2. The left and right housing track rod structure of the multidirectional hydraulic machine as set forth in claim 1, wherein:

The pull rod assembly further comprises two lock nuts (403);

The tie rod (401) penetrates through the fixing seat (402), the two locking nuts (403) are in threaded connection with two ends of the tie rod (401) and are in butt joint with the fixing seat (402), and compared with the locking nuts (403), the fixing seat (402) is closer to the center of the tie rod (401).
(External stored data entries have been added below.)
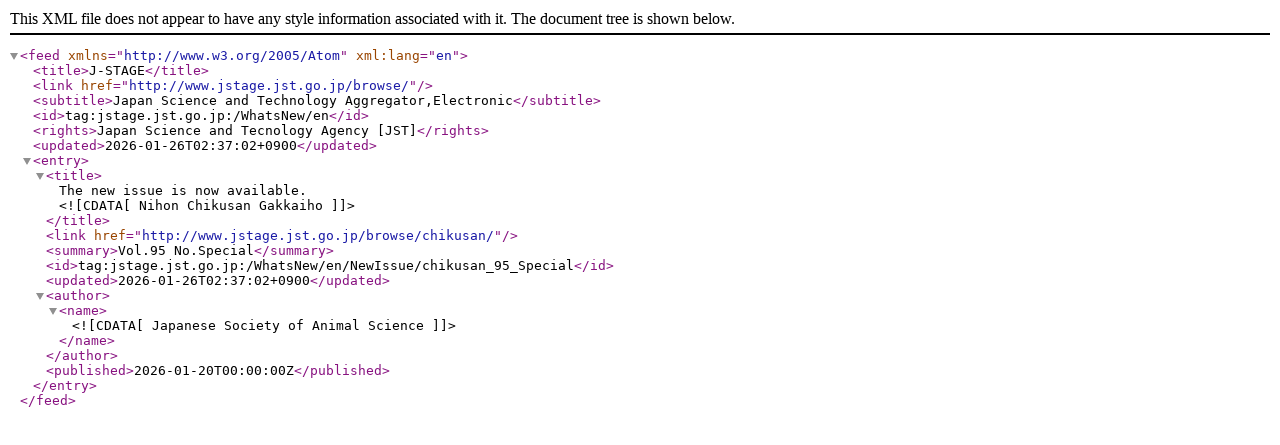

--- FILE ---
content_type: text/xml
request_url: https://www.jstage.jst.go.jp/AF05S010NewRssDld?btnaction=JT0040&sryCd=chikusan&rssLang=en
body_size: 872
content:
<?xml version="1.0" encoding="utf-8"?>
<feed xmlns="http://www.w3.org/2005/Atom" xml:lang="en">
<title>J-STAGE</title>
<link href="http://www.jstage.jst.go.jp/browse/"/>
<subtitle>Japan Science and Technology Aggregator,Electronic</subtitle>
<id>tag:jstage.jst.go.jp:/WhatsNew/en</id>
<rights>Japan Science and Tecnology Agency [JST]</rights>
<updated>2026-01-26T02:37:02+0900</updated>
<entry>
<title>The new issue is now available.<![CDATA[Nihon Chikusan Gakkaiho]]></title>
<link href="http://www.jstage.jst.go.jp/browse/chikusan/"/>
<summary>Vol.95 No.Special</summary>
<id>tag:jstage.jst.go.jp:/WhatsNew/en/NewIssue/chikusan_95_Special</id>
<updated>2026-01-26T02:37:02+0900</updated>
<author><name><![CDATA[Japanese Society of Animal Science]]></name></author>
<published>2026-01-20T00:00:00Z</published>
</entry>
</feed>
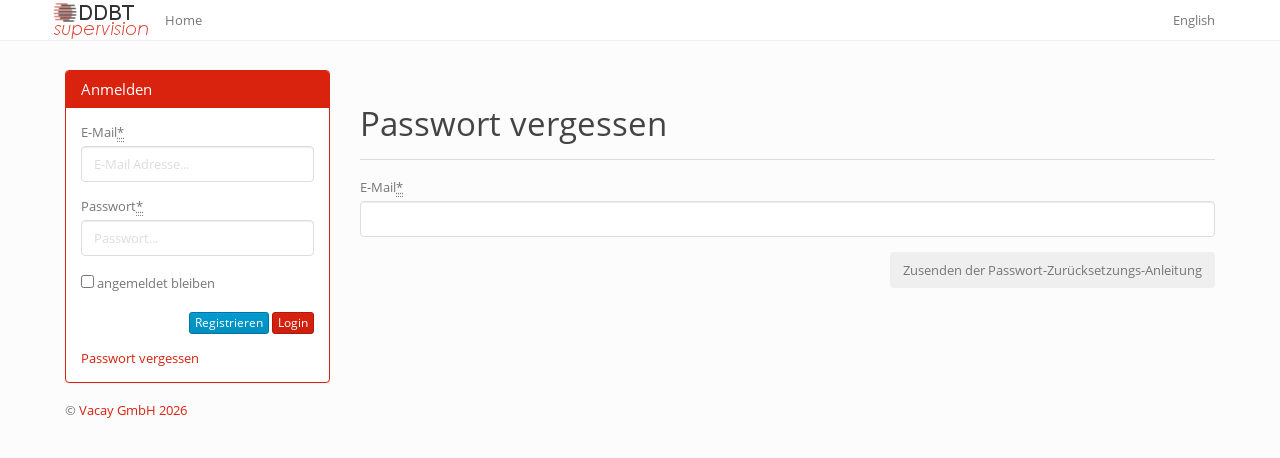

--- FILE ---
content_type: text/html; charset=utf-8
request_url: https://ddbt-supervision.de/de/users/password/new
body_size: 1666
content:
<!DOCTYPE html>
<html lang='en'>
<head>
<meta charset='utf-8'>
<meta content='IE=Edge,chrome=1' http-equiv='X-UA-Compatible'>
<meta content='width=device-width, initial-scale=1.0' name='viewport'>
<title>DDBT-Web-Supervision</title>
<meta name="csrf-param" content="authenticity_token" />
<meta name="csrf-token" content="0EdtVxG_OjNpedCbOu9Y_6sriCoO2dUEpBS5enAFUw30xTScxDN92hzcDqxEeFRdkECwS2wMGYE_N4P_Q7WDuQ" />

<link rel="shortcut icon" type="image/x-icon" href="/assets/favicon-65cb891886748db0309b26531b5850143c884699bddec65b17741dc37cb32b85.ico" />
<link rel="stylesheet" media="all" href="/assets/application-9ed4a9a3160218fd85bb1605908ba8d8c8953e40fdaf4673d4de8532bea35b36.css" data-turbolinks-track="reload" />

<script>
  window.user = { 'timeline_confirmed': false };
</script>
<script src="/assets/application-66a7b21518343e42251f152a946de84b25113fc76f37e25dae8ce889b05d3694.js" data-turbolinks-track="reload"></script>
</head>

<body data-action='new' data-commentsuccess='Kommentar erstellt.' data-controller='passwords'>
<div class='navbar navbar-default navbar-fixed-top'>
<div class='container-fluid'>
<div class='navbar-header'>
<a class='btn navbar-toggle' data-target='.navbar-collapse' data-toggle='collapse'>
<span class='sr-only'>
Kippschalternavigation
</span>
<span class='icon-bar'></span>
<span class='icon-bar'></span>
<span class='icon-bar'></span>
</a>
</div>
<a class='navbar-brand' href='/de'>
<img alt="DDBT-Web-Supervision" src="/assets/Logo-bd62a7a951d7938824c54b59b6ee17641b095938d0f37de08a8aafa7011f4d56.png" />
</a>
<div class='navbar-collapse collapse'>
<ul class='nav navbar-nav hierarchy'>
<li class=''><a href="/de">Home</a></li>
</ul>

<ul class='nav navbar-nav navbar-right'>
<li><a href="/en/users/password/new">English</a></li>
</ul>

</div>
</div>
</div>
<div class='container'>
</div>

<div class='container-fluid has-header'>
<div class='row'>
<div class='col-md-3'>
<div class='panel panel-primary'>
<div class='panel-heading'>
<h3 class='panel-title'>
Anmelden
</h3>
</div>
<div class='panel-body'>
<form class="formtastic user" id="new_user" action="/de/users/sign_in" accept-charset="UTF-8" method="post"><input type="hidden" name="authenticity_token" value="0wB3YNqEudYHgcF3bVXQKN5FAKKMu4Ft_ikkx0U1_p-x_Jna1Er5OBBmc2dsEBkgp1-9iIIkjwlLuAqcDwKFPg" autocomplete="off" /><fieldset class="inputs"><div class="email input required stringish form-group" id="user_email_input"><span class="form-label"><label for="user_email" class=" control-label">E-Mail<abbr title="benötigt">*</abbr></label></span><span class="form-wrapper"><input placeholder="E-Mail Adresse..." maxlength="255" id="user_email" class="form-control" type="email" value="" name="user[email]" /></span></div>
<div class="password input required stringish form-group" id="user_password_input"><span class="form-label"><label for="user_password" class=" control-label">Passwort<abbr title="benötigt">*</abbr></label></span><span class="form-wrapper"><input placeholder="Passwort..." maxlength="128" id="user_password" autocomplete="off" class="form-control" type="password" name="user[password]" /></span></div>
<div>
<input name="user[remember_me]" type="hidden" value="0" autocomplete="off" /><input type="checkbox" value="1" name="user[remember_me]" id="user_remember_me" />
<label for="user_remember_me">angemeldet bleiben</label>
</div>
</fieldset><fieldset class="form-actions"><a class="btn btn-info btn-xs" href="/de/users/sign_up">Registrieren</a>
<input type="submit" name="commit" value="Login" class="btn btn-primary btn-xs" id="user_submit_action" data-disable-with="Login" />

</fieldset></form>
<a href="/de/users/password/new">Passwort vergessen</a>
</div>
</div>

</div>
<div class='col-md-9'>
<div class='page-header'>
<h1>Passwort vergessen</h1>
</div>
<form class="formtastic user" id="new_user" action="/de/users/password" accept-charset="UTF-8" method="post"><input type="hidden" name="authenticity_token" value="dnrZCctHBFbnQ9GMcRbjk3cGL_eEbDyq8iLM4Qav_qV7WBBwJu1XHo0J83h12x8yWbO-LntVGwdUZyZ_NF4RPw" autocomplete="off" /><div class="email input required stringish form-group" id="user_email_input"><span class="form-label"><label for="user_email" class=" control-label">E-Mail<abbr title="benötigt">*</abbr></label></span><span class="form-wrapper"><input maxlength="255" id="user_email" class="form-control" type="email" value="" name="user[email]" /></span></div>
<fieldset class="form-actions"><input type="submit" name="commit" value="Zusenden der Passwort-Zurücksetzungs-Anleitung" class="btn" id="user_submit_action" data-disable-with="Zusenden der Passwort-Zurücksetzungs-Anleitung" />
</fieldset></form>
</div>
</div>
<footer>
<p>
&copy;
<a href='/de/impressum' title='Impressum'>
Vacay GmbH 2026
</a>
</p>
</footer>

</div>
</body>
</html>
3. The left and right housing track rod structure of the multi-directional hydraulic machine as claimed in claim 2, wherein:

The two side walls of the accommodating cavity (300) parallel to the tie rod (401) are symmetrically arranged relative to the center of the tie rod (401).

4. The left and right housing track rod structure of the multi-directional hydraulic machine as claimed in claim 2, wherein:

The fixing seat (402) is welded in the accommodating cavity (300).

5. The left and right housing tie rod structure of the multidirectional hydraulic machine as claimed in claim 4, wherein:

Arc-shaped holes (301) communicated with the accommodating cavity (300) are respectively arranged on the left housing (100) and the right housing (200), and the arc-shaped holes (301) extend along the second direction.

6. The left and right housing track rod structure of the multi-directional hydraulic machine as claimed in claim 2, wherein:

A first reinforcing rib (601) is connected between the fixing base (402) and the left housing (100), and a second reinforcing rib (602) is connected between the fixing base (402) and the right housing (200).

7. The left and right housing track rod structure of the multi-directional hydraulic machine as claimed in claim 6, wherein:

The first reinforcing ribs (601) and the second reinforcing ribs (602) are respectively provided with three pairs, and each pair of the first reinforcing ribs (601) and the second reinforcing ribs (602) are symmetrically arranged relative to the center of the tie rod (401).

8. The left and right housing track rod structure of the multidirectional hydraulic machine as set forth in claim 1, wherein:

the accommodating cavity (300) is a square cavity.

9. The left and right housing track rod structure of the multidirectional hydraulic machine as set forth in claim 1, wherein:

the first direction is perpendicular to the second direction.

10. The left and right housing track rod structure of the multi-directional hydraulic machine as claimed in claim 2, wherein:

A pressure sensor (404) is arranged between the nut (403) at least one end and the fixed seat (402).